Autonomy
A leader in enterprise search and e-discovery, Autonomy bolstered its presence in the ECM market in 2009 by acquiring Interwoven, a Visionary in 2008's Magic Quadrant. Prior acquisitions included Meridio, a document and records management provider, Zantaz, an archiving and policy management provider, and Verity, a search, process and e-forms vendor.Autonomy has demonstrated its ability to implement policy-based governance for financial services, regulated industries and law firms, but must still prove itself as a broader ECM contender.
Autonomy is not a traditional repository-centric content management vendor, but has a solid vision and expanded capabilities in contextual and federated content management.
Website: http://www.autonomy.com/
- Autonomy has the installed base and technology to build momentum in ECM. It signaled a strong interest in Web channel technology by integrating its Intelligent Data Operating Layer (IDOL) platform and Optimost analytics into TeamSite, and by creating a promotional message about "meaning-based marketing" that seems to resonate with WCM buyers.
- Autonomy is more visible than in previous years. As a result, it is being considered for more ECM opportunities.

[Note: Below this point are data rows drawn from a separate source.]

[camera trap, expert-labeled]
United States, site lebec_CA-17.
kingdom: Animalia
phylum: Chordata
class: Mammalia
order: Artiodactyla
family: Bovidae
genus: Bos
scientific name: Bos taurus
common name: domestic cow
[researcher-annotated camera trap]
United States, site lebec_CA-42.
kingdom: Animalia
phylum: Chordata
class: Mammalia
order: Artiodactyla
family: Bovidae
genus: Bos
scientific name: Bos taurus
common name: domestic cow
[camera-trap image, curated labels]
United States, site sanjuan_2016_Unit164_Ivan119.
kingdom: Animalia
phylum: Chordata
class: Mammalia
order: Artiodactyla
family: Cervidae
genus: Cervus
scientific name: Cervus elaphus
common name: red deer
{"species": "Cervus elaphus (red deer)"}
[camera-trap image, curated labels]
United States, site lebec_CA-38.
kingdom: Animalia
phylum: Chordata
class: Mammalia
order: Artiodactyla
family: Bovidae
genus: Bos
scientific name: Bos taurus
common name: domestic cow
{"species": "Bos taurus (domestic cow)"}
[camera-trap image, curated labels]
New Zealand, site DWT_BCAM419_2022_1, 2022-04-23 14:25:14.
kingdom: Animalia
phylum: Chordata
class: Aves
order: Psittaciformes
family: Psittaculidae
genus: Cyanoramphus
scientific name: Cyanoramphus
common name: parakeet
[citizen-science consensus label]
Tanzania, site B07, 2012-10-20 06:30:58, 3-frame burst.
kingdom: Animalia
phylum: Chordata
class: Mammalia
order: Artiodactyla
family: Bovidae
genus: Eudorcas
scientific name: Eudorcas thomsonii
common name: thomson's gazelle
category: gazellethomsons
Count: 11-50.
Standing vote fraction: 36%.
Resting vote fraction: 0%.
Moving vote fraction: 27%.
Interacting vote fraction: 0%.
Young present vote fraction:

- Autonomy has now built and/or bought enough products to exploit a transition to automated, cloud-based ECM on a single platform for all data types
- Autonomy's strong portfolio of acquired companies and technologies does not yet form a cohesive whole.
- Autonomy has limited capabilities in transactional and composite content applications, which is where differentiation in terms of scale and vertical solutions is required.
- Autonomy will need to develop an ECM solutions strategy that extends beyond legal drivers and regulated markets.